Lung cancer is the second most common cancer in the world, with an estimated 1.8 million deaths each year. In Hong Kong, it is the number one killer among all cancer types, with more than 4,000 new cases recorded every year.
Professor Tony Mok Shu-kam of the Faculty of Medicine, of The Chinese University of Hong Kong (CUHK), worked recently with an international team of lung cancer experts on a phase 3 clinical trial for advanced non-small cell lung cancer with “anaplastic lymphoma kinase (ALK) gene mutation.” The results were promising and showed that this third-generation ALK inhibitor “Lorlatinib” has the potential to become a first-line treatment option regardless of whether the patient has brain metastases.
About 80 percent of lung cancer patients suffer from “non-small cell lung cancer,” and about 5 percent of them are ALK-positive cases. Lung cancer metastases to the brain are quite common, and patients with non-small cell lung cancer with ALK or epidermal growth factor receptor (EGFR) gene variants are at the highest risk, with more than half developing brain metastases.
The study, led by Prof. Tony Mok Shu-kam of CUHK, was conducted in collaboration with several cancer centres and medical schools around the world. A total of 296 patients with advanced ALK-positive or metastatic non-small cell lung cancer were recruited for an open-label, randomised controlled phase 3 clinical trials.
None of the patients had received any treatment related to brain metastases before. Patients were randomly assigned to receive oral Lorlatinib (100 mg once daily) or oral Crizotinib (250 mg twice daily) and were to go through regular tumour assessments, including MRI scans every eight weeks together with regular patient reporting.
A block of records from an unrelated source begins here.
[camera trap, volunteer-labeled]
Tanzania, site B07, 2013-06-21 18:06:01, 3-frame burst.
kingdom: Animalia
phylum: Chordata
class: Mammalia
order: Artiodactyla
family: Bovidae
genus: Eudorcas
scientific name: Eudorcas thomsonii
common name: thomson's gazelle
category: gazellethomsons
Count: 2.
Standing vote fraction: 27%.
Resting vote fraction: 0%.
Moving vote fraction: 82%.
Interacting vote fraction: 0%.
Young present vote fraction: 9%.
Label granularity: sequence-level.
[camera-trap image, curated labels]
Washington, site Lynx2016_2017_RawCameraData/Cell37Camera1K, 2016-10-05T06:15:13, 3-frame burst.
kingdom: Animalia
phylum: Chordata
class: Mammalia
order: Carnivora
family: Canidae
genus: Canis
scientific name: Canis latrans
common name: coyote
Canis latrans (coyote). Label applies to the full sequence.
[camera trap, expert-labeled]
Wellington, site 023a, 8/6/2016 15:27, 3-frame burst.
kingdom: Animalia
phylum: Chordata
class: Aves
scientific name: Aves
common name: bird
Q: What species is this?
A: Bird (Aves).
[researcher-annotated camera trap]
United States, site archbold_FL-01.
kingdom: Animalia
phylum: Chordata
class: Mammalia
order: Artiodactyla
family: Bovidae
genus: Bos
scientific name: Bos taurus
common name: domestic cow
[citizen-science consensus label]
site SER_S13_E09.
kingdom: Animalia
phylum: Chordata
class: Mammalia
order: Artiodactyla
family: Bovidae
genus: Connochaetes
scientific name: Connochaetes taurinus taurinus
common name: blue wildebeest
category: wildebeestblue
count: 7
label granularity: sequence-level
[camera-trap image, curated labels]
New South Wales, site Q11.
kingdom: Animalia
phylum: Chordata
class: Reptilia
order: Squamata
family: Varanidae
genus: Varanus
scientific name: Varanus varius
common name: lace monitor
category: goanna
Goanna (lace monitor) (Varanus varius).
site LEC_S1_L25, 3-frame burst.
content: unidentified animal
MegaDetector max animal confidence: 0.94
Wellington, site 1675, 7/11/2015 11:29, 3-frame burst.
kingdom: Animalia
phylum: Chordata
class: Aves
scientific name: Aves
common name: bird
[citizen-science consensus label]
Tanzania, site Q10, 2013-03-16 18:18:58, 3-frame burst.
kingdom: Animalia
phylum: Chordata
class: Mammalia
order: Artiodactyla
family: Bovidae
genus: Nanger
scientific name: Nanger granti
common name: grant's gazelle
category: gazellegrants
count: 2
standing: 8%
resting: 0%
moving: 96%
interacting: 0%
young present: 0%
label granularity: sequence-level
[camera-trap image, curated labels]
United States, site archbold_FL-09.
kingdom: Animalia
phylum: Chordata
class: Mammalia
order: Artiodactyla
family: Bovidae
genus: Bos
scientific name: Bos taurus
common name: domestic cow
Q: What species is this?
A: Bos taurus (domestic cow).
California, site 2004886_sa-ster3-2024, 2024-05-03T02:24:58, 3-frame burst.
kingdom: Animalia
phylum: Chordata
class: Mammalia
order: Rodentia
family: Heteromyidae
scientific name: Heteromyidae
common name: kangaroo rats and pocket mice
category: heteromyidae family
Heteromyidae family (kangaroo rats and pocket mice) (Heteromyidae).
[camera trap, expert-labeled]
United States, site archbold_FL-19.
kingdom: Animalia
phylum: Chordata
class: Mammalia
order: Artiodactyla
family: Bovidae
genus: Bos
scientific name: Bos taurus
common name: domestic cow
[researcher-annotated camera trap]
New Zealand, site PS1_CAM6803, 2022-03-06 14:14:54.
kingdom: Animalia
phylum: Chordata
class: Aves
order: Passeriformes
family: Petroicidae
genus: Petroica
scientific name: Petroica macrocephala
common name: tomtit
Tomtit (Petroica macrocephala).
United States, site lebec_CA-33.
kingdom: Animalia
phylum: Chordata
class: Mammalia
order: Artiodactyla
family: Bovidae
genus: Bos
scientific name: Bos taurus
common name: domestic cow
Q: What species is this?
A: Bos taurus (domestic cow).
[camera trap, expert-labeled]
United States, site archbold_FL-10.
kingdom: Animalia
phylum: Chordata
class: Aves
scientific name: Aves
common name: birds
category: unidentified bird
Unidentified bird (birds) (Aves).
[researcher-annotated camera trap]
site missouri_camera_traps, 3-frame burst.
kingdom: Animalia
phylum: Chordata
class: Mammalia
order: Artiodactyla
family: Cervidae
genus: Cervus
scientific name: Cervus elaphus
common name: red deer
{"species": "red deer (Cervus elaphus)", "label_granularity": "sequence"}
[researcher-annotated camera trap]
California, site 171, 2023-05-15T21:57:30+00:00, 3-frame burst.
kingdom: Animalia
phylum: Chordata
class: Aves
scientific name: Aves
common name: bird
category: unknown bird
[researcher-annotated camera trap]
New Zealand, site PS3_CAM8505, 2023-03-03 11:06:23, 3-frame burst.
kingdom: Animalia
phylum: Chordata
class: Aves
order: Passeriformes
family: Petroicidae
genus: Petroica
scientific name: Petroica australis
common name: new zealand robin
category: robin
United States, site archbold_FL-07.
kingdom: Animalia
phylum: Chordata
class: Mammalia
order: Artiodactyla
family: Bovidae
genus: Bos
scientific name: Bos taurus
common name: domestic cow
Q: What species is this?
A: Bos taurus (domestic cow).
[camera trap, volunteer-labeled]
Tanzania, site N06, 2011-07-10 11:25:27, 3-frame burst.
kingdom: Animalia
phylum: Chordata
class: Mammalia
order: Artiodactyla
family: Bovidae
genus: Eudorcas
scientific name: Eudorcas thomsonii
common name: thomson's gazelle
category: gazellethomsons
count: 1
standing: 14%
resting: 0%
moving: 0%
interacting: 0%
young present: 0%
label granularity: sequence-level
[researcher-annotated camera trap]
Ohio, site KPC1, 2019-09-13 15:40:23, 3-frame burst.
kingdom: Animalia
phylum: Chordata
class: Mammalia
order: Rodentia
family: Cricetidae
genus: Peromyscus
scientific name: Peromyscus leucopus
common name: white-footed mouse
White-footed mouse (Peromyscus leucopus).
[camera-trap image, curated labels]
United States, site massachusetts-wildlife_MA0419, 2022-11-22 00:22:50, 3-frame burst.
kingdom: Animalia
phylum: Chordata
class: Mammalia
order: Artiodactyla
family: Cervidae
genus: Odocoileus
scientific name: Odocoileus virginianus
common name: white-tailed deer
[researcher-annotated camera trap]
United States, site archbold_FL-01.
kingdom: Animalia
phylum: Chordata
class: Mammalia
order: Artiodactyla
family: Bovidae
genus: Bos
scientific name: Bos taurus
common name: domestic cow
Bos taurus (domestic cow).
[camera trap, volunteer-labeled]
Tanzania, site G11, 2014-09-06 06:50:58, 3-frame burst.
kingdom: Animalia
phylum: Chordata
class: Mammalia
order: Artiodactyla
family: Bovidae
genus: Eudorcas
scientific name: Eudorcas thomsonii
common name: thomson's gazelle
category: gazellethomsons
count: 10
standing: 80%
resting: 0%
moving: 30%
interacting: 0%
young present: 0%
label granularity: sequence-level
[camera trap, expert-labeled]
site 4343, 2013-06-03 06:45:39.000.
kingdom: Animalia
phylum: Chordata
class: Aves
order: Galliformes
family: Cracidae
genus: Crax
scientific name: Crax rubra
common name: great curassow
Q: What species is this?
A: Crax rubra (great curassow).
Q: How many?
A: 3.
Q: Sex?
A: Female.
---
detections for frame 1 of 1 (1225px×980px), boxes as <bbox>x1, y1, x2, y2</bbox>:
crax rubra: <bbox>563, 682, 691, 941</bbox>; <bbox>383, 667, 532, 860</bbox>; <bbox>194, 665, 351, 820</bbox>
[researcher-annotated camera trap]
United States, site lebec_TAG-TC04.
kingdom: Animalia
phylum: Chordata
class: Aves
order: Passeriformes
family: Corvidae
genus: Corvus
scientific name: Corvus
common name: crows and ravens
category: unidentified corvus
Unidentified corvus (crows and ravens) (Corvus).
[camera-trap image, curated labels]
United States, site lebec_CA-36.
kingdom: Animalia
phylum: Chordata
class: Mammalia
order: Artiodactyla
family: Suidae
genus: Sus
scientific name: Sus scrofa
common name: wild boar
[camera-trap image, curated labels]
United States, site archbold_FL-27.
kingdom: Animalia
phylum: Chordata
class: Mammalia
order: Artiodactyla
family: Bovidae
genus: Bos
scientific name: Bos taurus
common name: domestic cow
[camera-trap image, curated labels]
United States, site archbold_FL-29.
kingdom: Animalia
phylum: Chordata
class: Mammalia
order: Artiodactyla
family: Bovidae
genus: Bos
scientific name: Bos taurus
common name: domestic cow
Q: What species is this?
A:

More Promising Clinical Outcome Compared with Its Predecessor
The results showed that the new targeted therapy drug Lorlatinib was better than the first-generation targeted therapy drug Crizotinib in both managing tumour progression and slowing brain metastasis. Lorlatinib had a higher rate of 12-month progression-free survival outcome than Crizotinib, regardless of whether the patients had brain metastases prior to clinical treatment.
Lorlatinib, on the other hand, greatly slows the rate of cancer cells entering the central nervous system (CNS), limiting the spread of tumours to the brain. Among patients taking the new drug, half of the CNS adverse events were resolved without intervention or dose adjustment. The findings had been published in the international medical journal “Journal of Clinical Oncology.”
Professor Mok pointed out that preventing or slowing the metastasis of cancer cells to the brain in patients with advanced non-small cell lung cancer is a major challenge. “We are very pleased to confirm that the third-generation ALK inhibitor Lorlatinib has therapeutic potential to become a new clinical recommendation for the benefit of patients.”
He revealed that the US Food and Drug Administration (FDA) and the European Commission (EC) have successively approved the use of Lorlatinib as metastatic ALK first-line therapy for positive non-small cell lung cancer.